Aria lewat begitu saja, tanpa melihat ke kanan atau ke kiri. Sekitarnya seperti tidak memasuki matanya. Selain dari pada jalan yang rata.
"Eh, dia melewati ku?" batin Meera.
Meera yang dilewati menjadi bingung. Tapi dia seketika tak perduli, langsung mengejarnya.
Dia menyentuh bahunya, untuk menghentikannya, sambil bicara, "Kamu, gadis kecil, apa sudah melupakan ku?"
Aria mendongak, "Aa, kakak," dia melirik tangan di bahunya sejenak, dan kembali melihat ke depan.
"Kamu berjalan melewatiku begitu saja loh."
"Maaf, aku sedang memikirkan sesuatu tadi. Kakak datang kesini, karena salah satu wali murid atau...." Aria tak melanjutkan ucapannya, dia jelas tahu alasan sebenarnya, tapi dia pura-pura tidak tahu.
"Hey, tentu saja aku mencarimu," kata Meera langsung.
"Mencariku? Ada apa?"
Meera tersenyum, lalu berkata, "Nyonya ku yang kamu bantu kemarin ingin berterima kasih padamu."
"Ah, itu tidak perlu. Aku hanya sedikit membantu."
"Itu bukan sedikit, kamu sangat membantu, entah bagaimana jika kamu tak ada saat itu. Aku juga sangat berterima kasih. Berkat bantuanmu aku dan teman-teman tidak mendapat masalah-"
Aria hanya mengangguk kecil. Seandainya wanita didepannya tahu dia yang merencanakan. Pastilah dia tidak akan repot berterima kasih. Tentunya dia tidak akan membuka hal itu.
"-Jadi, ikutlah denganku menemui nyonya, ya. Aku jamin kamu tidak akan menyesal. Nyonya sudah menyiapkan hadiah yang bagus."
Nada bicara Meera sedikit meningkat saat mengatakan perihal hadiah.
Aria memasang ekspresi pura-pura tertarik, lalu berkata, "Hadiah, tapi aku masih harus sekolah."
"Sekolah bukanlah masalah. Kamu kan tahu siapa nyonyaku?" tanya Meera.
Aria menggeleng kecil, "Aku, tidak."
"Astaga, bagaimana bisa," seru Meera terkejut.
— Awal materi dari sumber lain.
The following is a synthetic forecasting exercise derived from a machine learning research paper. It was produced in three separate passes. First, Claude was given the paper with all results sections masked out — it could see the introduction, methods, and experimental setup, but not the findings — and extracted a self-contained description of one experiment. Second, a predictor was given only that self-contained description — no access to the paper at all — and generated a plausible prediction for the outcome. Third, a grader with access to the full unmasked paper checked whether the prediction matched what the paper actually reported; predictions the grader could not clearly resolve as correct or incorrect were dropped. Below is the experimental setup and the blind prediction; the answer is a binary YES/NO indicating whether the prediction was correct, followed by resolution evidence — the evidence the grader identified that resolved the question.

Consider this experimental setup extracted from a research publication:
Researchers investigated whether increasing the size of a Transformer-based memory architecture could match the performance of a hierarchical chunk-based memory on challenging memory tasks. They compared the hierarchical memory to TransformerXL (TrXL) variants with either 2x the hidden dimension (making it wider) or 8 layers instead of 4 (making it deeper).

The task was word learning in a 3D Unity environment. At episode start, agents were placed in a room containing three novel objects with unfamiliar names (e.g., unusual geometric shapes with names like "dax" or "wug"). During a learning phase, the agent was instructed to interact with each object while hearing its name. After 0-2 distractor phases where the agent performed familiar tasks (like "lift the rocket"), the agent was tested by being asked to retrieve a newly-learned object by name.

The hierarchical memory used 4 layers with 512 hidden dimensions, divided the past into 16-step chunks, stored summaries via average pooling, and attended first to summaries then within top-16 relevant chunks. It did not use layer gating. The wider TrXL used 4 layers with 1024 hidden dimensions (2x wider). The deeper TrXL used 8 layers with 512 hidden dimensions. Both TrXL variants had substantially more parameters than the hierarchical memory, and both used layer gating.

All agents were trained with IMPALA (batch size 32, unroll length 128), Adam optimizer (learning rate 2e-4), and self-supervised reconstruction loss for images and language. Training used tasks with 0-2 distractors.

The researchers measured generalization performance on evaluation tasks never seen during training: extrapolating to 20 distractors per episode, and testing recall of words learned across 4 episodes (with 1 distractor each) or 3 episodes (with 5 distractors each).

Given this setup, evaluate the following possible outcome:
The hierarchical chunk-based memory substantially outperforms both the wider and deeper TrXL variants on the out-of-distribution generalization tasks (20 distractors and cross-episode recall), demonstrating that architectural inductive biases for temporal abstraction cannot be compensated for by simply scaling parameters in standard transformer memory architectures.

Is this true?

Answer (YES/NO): YES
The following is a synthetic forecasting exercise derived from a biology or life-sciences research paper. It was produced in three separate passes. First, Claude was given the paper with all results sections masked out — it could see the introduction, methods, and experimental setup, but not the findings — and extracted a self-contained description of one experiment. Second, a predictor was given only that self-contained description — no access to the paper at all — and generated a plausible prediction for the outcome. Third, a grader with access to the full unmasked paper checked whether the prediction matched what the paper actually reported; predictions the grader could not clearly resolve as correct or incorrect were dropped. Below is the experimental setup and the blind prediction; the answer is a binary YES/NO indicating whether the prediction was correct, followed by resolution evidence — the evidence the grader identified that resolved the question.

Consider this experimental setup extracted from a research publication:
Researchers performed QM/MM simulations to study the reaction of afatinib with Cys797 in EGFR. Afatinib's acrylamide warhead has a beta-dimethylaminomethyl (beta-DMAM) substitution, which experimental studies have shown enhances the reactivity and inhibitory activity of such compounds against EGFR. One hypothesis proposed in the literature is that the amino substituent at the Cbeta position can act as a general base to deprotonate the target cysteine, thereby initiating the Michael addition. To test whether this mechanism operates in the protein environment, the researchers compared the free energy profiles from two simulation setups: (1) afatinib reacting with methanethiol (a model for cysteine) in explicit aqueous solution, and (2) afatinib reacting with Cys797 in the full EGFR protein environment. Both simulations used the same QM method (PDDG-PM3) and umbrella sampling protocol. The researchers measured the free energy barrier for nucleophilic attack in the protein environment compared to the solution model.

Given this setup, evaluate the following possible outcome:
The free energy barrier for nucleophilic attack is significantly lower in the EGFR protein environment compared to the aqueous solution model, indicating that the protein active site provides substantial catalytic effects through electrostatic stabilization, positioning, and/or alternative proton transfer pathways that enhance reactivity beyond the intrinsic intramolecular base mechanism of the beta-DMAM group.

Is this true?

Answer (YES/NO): YES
Dia menatap tak percaya pada gadis di depannya, "Kamu,, emm tu- pak kepala sekolah,, nyonyaku adalah istrinya."
"Ah, benarkah," ucap Aria memasang ekspresi pura-pura terkejut.
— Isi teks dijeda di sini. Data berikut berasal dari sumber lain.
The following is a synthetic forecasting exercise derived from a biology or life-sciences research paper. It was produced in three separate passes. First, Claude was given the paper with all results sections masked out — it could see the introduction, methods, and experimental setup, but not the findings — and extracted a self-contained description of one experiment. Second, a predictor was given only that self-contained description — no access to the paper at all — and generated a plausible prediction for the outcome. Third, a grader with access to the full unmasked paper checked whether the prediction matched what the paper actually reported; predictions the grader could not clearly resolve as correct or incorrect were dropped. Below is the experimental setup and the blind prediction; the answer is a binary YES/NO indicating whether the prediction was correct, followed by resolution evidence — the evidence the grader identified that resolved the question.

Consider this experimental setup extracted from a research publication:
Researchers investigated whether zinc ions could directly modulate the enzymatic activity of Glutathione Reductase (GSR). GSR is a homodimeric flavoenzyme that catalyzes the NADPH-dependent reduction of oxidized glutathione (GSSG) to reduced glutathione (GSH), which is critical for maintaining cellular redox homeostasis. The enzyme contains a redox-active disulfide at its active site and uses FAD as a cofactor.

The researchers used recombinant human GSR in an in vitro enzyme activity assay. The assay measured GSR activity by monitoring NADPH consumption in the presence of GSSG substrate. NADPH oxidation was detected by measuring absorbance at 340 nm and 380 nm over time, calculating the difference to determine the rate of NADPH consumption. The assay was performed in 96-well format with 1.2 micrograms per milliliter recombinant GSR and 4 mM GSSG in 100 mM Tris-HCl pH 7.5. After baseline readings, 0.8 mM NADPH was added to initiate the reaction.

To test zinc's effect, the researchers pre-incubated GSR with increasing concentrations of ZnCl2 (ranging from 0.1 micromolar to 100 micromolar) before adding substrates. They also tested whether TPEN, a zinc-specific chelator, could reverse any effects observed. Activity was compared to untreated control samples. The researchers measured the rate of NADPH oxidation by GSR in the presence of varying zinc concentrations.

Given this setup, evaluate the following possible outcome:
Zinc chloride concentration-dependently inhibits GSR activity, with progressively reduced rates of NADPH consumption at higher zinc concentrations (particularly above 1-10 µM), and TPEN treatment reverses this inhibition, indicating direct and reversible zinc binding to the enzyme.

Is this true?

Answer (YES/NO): YES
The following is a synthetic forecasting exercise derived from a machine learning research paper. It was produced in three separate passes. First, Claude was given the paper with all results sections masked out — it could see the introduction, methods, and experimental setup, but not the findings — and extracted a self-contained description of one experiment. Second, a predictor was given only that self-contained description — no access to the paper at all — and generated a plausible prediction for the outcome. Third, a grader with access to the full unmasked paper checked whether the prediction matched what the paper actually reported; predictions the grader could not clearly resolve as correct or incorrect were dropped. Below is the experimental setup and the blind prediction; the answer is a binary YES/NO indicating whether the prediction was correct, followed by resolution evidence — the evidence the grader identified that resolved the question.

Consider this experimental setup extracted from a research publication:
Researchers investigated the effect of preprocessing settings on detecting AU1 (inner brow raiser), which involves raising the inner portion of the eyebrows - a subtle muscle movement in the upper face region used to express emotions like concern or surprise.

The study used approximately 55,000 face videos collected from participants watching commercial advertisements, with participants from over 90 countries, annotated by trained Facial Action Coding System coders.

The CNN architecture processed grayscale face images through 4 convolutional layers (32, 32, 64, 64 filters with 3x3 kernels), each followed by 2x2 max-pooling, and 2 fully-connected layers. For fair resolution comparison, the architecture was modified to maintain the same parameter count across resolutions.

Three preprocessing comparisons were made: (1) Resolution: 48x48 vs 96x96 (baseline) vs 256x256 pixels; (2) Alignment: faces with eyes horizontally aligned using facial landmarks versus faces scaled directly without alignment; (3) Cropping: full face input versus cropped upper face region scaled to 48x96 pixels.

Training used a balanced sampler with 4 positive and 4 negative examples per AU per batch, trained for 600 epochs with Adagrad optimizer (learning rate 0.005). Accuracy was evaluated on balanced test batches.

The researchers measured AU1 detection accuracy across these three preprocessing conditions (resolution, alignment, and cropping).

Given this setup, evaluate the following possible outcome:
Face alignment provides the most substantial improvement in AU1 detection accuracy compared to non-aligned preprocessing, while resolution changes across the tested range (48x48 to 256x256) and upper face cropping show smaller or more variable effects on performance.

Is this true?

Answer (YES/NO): NO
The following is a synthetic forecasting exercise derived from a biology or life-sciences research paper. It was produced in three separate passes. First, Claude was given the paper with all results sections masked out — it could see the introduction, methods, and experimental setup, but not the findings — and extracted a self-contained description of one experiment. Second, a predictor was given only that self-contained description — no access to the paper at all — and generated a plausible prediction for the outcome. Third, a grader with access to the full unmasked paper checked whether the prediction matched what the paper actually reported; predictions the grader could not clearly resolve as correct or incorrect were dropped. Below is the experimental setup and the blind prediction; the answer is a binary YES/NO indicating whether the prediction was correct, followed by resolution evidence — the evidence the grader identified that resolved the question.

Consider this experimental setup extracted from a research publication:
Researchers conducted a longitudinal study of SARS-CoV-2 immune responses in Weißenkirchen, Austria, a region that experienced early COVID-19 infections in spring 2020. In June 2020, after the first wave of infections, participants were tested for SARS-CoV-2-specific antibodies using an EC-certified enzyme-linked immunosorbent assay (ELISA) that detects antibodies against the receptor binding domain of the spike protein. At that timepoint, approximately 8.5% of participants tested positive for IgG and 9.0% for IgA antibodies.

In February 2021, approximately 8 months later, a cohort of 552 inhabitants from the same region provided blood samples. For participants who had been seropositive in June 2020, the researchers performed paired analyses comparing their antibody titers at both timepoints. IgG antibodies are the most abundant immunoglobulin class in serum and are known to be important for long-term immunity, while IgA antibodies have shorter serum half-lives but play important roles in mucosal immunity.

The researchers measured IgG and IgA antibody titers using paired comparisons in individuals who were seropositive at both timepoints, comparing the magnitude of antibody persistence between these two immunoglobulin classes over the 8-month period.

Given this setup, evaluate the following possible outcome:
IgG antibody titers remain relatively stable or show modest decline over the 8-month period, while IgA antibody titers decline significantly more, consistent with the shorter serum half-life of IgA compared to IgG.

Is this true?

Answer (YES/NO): NO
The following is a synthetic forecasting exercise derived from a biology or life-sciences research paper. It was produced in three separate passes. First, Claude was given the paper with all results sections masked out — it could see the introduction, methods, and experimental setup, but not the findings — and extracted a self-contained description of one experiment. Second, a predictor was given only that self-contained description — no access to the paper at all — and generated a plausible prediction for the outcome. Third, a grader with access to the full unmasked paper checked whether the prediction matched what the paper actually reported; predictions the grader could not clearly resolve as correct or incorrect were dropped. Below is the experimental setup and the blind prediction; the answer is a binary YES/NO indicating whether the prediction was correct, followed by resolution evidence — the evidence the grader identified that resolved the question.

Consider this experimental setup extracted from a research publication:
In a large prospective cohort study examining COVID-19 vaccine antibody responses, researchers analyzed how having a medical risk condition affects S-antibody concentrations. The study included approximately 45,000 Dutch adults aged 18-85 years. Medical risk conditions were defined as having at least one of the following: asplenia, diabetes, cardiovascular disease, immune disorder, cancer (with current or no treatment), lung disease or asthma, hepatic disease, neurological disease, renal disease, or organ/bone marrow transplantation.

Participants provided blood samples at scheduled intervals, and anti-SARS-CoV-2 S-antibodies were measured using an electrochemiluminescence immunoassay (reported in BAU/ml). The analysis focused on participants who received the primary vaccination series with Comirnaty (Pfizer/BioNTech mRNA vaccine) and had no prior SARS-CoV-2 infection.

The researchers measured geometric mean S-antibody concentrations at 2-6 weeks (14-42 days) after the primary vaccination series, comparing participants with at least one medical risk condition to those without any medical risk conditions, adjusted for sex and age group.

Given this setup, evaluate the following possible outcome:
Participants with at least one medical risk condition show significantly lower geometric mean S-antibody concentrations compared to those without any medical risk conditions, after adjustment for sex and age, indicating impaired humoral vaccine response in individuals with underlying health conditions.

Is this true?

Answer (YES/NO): YES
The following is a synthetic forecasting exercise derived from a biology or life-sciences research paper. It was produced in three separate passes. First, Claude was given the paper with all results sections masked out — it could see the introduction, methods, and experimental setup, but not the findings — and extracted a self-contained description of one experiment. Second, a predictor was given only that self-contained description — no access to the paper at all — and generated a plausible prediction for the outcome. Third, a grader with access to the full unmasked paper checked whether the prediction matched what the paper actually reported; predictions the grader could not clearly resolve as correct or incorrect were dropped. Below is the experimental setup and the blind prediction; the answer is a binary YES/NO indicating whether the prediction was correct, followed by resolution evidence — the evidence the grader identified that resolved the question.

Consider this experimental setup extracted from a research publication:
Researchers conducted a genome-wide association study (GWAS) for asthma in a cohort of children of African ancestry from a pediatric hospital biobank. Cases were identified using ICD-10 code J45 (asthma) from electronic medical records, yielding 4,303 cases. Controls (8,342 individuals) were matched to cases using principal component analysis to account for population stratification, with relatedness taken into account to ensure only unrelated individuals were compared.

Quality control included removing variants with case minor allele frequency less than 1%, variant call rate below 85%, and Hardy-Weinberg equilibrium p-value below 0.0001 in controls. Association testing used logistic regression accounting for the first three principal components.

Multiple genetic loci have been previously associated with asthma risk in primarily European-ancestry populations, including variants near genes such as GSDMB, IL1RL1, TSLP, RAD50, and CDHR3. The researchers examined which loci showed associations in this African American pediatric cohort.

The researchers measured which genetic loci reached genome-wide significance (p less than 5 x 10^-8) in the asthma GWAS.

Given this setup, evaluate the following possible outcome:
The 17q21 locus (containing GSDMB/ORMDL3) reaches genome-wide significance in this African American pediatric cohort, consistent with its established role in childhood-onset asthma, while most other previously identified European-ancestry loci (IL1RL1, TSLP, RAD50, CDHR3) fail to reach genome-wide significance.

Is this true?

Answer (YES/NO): NO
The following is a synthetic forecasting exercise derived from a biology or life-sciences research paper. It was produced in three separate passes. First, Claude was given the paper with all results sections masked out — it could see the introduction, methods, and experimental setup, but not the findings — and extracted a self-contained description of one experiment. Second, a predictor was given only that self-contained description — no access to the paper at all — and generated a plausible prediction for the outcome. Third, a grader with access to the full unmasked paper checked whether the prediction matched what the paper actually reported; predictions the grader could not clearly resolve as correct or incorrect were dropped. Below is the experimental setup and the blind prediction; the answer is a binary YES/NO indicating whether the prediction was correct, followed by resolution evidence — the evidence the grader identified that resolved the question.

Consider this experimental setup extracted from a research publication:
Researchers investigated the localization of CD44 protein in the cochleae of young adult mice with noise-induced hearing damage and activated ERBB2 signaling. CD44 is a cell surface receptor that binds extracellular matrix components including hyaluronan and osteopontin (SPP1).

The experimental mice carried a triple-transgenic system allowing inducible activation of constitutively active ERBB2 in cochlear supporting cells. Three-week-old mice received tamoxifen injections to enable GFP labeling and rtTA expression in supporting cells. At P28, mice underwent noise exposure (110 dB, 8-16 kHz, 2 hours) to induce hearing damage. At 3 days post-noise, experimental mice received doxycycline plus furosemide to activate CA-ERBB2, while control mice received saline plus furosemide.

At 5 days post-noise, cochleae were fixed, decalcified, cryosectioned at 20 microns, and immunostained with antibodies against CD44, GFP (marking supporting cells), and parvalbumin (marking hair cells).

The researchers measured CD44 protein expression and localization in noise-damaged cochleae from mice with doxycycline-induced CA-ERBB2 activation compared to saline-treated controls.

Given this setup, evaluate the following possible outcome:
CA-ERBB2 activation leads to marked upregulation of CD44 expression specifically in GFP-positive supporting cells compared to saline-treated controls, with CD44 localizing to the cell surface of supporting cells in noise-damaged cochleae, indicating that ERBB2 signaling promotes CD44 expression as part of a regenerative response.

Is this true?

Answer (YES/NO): NO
Meera menggelengkan kepala, tidak dia sangka, ada seorang murid yang tidak tahu siapa nyonyanya. Tapi hal ini menunjukkan, bantuan kemarin memang karena kebaikan gadis ini. Menghadapi gadis yang baik, selalu memunculkan rasa kasih sayang. Meera merasa harus menasehatinya baik-baik.